# [Texto de origem]
Curitiba - Dois dos deputados federais que respondem a processos no STF são da região de Londrina. Alex Canziani (PTB) e José Janene (PP) respondem a um mesmo inquérito pela compra considerada ilegal de marmitas durante a campanha de 1998. As marmitas teriam sido compradas com dinheiro desviado da Prefeitura de Londrina. Canziani e Janene fizeram ''dobradinha'' nas eleições com o filho do então prefeito Antonio Belinati (hoje PSL), Antonio Carlos Salles Belinati, que concorria a uma cadeira na Assembléia Legislativa.
Canziani classificou a denúncia feita pelo MP no caso como ''um absurdo''. Segundo ele, os procuradores que atuaram no caso basearam-se apenas em um único depoimento, sem provas concretas. ''O único ponto em que o MP se baseou foi o depoimento de uma pessoa que disse ter visto um carro com adesivos da minha campanha pegando marmitas em Londrina. Até mesmo essa testemunha afirmou posteriormente que o depoimento dela não foi exatamente o que foi transcrito pelo MP. O fato é que as marmitas foram doadas para a minha campanha pelo proprietário da empresa Praticomida, e estão registradas na minha prestação de contas'', afirmou Canziani. A Folha também entrou em contato com Janene, mas o deputado falou que não queria se pronunciar sobre o assunto.
Os outros dois deputados denunciados pelo MP ao STF são Dilceu Sperafico (PP) e Chico da Princesa (PL). Sperafico responde a acusação de ter desviado trigo da Companhia Nacional de Abastecimento (Conab) em 1995 para a empresa agrícola cascavelense Sperafico, que segundo o MP seria de sua propriedade.
O deputado afirma que a denúncia é infundada. ''Em primeiro lugar, eu não sou proprietário ou sócio da empresa Sperafico, que pertence a parentes meus. E depois, foi comprovado que a própria Conab retirou o trigo, e não ficou faltando nada'', argumentou Sperafico.
Já Chico da Princesa responde a uma denúncia por crime eleitoral na campanha de 2000. Segundo a denúncia, o deputado teria participado de uma compra de votos para ajudar a eleição do atual prefeito de Santo Antônio da Platina, Flávio Luiz Maiorky. A denúncia contra Maiorky foi rejeitada no Tribunal Regional Eleitoral (TRE) por falta de provas, mas por ter foro privilegiado o deputado ainda responde ao inquérito no STF. A Folha tentou contato com ele, mas não obteve retorno. (R.S.)

(Registros extraídos)
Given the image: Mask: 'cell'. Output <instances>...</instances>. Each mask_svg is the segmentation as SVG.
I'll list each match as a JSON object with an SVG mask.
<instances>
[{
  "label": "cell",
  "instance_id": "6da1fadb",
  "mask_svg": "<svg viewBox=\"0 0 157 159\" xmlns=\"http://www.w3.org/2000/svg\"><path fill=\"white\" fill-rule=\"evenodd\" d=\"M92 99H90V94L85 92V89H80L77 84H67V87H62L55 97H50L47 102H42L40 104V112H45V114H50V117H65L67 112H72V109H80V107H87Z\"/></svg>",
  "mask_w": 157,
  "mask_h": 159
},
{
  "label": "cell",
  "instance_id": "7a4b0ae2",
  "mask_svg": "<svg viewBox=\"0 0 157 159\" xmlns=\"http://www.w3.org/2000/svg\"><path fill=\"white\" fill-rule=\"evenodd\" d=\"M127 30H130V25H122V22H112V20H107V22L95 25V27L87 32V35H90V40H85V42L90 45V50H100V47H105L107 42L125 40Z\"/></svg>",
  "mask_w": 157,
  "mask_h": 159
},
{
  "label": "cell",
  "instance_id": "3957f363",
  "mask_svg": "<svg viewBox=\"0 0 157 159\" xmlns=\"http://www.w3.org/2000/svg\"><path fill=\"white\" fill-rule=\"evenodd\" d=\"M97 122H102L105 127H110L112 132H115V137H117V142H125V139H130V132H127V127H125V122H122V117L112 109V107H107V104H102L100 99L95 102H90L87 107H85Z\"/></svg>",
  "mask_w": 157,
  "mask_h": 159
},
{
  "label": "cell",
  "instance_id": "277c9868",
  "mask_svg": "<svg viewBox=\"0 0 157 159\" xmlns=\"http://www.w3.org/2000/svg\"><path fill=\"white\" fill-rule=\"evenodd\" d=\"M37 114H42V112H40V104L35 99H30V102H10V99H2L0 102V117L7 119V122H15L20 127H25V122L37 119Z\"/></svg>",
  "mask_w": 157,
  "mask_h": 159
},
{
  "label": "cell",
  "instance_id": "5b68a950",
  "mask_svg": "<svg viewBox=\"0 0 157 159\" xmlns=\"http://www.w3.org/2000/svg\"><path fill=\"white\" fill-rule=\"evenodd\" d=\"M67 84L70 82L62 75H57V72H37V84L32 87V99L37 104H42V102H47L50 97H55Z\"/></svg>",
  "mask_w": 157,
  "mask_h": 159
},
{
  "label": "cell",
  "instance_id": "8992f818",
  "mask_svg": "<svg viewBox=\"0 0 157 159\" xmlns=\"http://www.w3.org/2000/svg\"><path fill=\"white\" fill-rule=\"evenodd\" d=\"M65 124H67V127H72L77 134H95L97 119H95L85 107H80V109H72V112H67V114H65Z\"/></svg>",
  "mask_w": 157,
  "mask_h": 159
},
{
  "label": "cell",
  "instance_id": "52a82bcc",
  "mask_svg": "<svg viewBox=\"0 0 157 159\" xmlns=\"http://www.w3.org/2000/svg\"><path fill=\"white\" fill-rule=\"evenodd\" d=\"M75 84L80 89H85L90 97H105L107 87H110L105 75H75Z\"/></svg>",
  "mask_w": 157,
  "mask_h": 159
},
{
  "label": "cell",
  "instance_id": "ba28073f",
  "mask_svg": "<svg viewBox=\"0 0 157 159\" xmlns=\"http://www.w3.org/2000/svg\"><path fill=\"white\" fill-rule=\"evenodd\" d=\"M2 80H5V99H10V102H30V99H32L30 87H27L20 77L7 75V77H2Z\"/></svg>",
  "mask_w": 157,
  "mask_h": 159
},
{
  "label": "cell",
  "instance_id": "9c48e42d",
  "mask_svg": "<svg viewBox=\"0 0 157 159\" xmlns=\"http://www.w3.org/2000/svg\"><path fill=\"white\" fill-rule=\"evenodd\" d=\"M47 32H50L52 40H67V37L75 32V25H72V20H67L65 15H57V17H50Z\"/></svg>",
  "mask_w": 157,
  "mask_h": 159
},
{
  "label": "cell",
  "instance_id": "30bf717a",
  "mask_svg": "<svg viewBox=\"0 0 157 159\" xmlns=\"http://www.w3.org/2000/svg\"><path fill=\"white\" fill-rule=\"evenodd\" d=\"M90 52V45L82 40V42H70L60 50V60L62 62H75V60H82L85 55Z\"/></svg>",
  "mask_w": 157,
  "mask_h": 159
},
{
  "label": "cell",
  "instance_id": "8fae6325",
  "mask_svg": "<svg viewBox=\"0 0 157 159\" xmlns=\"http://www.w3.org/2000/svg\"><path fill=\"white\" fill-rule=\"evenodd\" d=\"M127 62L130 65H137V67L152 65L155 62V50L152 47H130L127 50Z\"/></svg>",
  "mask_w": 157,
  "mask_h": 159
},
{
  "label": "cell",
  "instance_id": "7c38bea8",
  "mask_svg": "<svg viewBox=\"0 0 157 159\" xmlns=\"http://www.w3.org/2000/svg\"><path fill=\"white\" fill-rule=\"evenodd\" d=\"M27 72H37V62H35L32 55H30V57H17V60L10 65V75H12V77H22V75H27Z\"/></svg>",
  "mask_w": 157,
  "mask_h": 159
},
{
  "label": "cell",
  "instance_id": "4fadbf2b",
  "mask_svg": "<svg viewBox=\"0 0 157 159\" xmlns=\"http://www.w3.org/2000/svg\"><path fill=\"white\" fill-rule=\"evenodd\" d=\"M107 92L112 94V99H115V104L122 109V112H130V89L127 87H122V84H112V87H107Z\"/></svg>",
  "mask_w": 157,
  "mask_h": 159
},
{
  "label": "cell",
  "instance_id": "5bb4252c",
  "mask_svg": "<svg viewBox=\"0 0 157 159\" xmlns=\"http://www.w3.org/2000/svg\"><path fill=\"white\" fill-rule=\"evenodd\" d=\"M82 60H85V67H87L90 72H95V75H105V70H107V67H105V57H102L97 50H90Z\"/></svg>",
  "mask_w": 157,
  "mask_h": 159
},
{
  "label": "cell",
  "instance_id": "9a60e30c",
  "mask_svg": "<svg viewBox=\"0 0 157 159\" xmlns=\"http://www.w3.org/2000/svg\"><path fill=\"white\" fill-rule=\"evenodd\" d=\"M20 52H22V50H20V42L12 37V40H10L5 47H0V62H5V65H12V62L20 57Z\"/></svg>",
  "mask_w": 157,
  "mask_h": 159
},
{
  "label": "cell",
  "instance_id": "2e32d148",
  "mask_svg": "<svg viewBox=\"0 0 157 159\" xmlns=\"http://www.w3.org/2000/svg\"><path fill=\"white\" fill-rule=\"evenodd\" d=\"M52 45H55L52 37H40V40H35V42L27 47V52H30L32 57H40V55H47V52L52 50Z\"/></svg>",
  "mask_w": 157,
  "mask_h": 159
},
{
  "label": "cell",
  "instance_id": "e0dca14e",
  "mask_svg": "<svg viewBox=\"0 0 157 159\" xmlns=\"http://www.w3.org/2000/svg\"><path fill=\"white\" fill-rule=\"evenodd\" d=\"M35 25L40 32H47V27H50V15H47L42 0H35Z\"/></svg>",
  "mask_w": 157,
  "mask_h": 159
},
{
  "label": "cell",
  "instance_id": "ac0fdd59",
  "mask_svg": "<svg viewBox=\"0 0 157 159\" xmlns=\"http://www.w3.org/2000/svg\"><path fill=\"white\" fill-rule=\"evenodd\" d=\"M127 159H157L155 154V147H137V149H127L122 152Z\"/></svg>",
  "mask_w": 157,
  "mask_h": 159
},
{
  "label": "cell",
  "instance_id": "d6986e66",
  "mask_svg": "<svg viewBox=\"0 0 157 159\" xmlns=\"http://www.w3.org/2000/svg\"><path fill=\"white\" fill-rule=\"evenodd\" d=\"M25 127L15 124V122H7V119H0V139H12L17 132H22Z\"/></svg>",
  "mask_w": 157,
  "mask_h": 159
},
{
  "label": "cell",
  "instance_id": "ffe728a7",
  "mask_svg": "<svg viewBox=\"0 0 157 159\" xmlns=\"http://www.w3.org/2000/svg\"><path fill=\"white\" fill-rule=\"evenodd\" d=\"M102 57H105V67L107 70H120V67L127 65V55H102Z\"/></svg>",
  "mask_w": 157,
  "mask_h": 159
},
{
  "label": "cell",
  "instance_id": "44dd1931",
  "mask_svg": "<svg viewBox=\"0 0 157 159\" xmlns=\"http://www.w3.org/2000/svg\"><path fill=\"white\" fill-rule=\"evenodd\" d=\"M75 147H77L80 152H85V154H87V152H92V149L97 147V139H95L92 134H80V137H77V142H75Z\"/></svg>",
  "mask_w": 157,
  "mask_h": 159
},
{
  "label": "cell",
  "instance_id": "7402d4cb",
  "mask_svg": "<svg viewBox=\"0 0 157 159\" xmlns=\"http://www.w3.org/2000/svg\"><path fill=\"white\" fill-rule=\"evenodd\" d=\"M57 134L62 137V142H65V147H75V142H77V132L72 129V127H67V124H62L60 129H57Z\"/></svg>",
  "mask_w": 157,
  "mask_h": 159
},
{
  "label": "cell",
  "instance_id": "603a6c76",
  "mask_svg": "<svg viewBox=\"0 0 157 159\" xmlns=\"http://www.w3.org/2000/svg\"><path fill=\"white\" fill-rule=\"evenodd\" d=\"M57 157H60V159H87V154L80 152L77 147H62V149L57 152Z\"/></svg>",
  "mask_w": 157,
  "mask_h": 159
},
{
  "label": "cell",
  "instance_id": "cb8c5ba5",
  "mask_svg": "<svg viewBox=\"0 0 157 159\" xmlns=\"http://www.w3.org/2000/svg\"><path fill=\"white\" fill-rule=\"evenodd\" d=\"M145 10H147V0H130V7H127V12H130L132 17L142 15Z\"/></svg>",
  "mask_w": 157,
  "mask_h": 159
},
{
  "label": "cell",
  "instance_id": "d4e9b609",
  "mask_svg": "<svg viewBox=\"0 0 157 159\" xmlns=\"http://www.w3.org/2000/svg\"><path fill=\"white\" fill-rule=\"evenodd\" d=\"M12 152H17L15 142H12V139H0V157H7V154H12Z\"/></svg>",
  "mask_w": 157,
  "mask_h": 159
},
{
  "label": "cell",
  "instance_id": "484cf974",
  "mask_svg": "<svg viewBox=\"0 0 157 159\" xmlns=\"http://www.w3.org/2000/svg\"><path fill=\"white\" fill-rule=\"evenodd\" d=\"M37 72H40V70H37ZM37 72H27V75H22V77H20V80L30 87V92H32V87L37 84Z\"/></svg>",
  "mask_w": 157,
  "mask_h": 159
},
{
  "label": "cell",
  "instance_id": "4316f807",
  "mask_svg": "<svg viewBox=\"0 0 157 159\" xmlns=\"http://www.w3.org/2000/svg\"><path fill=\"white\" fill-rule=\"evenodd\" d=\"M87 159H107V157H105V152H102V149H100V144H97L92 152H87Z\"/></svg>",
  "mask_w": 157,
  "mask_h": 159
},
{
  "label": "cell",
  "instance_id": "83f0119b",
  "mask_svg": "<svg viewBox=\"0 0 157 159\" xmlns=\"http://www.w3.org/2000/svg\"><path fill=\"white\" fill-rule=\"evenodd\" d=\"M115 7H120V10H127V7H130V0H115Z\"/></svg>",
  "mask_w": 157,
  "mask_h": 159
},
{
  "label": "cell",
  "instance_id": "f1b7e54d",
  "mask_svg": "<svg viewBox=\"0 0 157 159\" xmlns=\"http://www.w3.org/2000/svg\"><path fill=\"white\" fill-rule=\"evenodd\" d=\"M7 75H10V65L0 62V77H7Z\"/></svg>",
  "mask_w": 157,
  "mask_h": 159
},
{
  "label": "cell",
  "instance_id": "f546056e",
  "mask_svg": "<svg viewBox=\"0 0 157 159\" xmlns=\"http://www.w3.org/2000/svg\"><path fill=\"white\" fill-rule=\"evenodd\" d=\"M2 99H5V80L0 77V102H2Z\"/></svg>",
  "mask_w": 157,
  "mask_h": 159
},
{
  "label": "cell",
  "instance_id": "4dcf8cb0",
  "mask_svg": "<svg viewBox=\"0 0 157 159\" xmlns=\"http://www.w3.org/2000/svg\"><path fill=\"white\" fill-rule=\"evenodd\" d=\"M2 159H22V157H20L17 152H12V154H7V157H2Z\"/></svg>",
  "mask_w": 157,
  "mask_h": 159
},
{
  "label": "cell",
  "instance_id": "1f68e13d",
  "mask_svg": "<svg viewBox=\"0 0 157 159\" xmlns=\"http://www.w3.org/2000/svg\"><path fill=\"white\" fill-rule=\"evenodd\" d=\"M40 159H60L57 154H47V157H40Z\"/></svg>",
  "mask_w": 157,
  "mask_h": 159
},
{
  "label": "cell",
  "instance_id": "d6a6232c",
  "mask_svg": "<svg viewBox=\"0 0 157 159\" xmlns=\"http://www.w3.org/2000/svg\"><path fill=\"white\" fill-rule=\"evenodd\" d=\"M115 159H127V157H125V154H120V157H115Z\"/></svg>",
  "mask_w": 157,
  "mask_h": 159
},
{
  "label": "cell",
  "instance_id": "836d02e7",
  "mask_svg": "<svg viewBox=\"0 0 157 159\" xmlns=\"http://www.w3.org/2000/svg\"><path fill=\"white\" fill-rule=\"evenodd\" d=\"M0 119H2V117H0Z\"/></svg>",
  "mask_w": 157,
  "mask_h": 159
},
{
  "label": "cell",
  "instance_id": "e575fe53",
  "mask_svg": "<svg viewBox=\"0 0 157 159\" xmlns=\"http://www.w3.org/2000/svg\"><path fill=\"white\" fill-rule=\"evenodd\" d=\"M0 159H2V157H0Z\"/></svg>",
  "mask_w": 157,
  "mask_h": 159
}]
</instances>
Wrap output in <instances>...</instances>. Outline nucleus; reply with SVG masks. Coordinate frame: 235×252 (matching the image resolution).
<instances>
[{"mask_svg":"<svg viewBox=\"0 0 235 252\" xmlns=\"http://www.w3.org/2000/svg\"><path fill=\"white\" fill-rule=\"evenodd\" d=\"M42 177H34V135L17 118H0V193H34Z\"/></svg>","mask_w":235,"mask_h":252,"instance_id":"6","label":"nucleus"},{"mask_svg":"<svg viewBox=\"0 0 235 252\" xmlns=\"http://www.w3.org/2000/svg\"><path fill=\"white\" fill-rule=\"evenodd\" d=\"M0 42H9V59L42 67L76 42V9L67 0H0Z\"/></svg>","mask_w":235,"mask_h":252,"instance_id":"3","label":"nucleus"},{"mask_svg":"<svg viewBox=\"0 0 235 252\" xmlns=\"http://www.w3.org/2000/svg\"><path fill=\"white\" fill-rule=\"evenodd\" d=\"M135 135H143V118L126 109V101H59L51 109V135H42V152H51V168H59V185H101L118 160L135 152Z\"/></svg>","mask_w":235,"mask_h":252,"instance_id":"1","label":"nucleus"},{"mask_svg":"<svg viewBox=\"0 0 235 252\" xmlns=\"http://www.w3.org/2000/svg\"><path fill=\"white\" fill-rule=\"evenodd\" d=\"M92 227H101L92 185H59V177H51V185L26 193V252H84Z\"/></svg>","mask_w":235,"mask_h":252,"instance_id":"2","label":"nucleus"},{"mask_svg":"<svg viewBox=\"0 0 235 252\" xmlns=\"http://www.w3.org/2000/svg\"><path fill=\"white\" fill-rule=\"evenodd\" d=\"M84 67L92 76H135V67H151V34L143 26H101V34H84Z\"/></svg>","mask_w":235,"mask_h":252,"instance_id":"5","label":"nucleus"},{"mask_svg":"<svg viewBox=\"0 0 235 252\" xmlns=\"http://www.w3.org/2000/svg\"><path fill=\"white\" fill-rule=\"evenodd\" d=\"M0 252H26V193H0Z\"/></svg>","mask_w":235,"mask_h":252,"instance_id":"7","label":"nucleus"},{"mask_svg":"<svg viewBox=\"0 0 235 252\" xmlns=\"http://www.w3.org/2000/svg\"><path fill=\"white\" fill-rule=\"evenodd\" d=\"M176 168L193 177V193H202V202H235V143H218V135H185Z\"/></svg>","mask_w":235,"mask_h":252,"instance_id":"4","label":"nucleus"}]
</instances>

# [O que se pede]
Transcreva, da notícia sobre os deputados denunciados ao STF, o trecho que se inicia com as palavras "Canziani classificou a" e se encerra com "sobre o assunto.". Os registros provêm de uma fonte distinta.

# [Resposta esperada]
Canziani classificou a denúncia feita pelo MP no caso como ''um absurdo''. Segundo ele, os procuradores que atuaram no caso basearam-se apenas em um único depoimento, sem provas concretas. ''O único ponto em que o MP se baseou foi o depoimento de uma pessoa que disse ter visto um carro com adesivos da minha campanha pegando marmitas em Londrina. Até mesmo essa testemunha afirmou posteriormente que o depoimento dela não foi exatamente o que foi transcrito pelo MP. O fato é que as marmitas foram doadas para a minha campanha pelo proprietário da empresa Praticomida, e estão registradas na minha prestação de contas'', afirmou Canziani. A Folha também entrou em contato com Janene, mas o deputado falou que não queria se pronunciar sobre o assunto.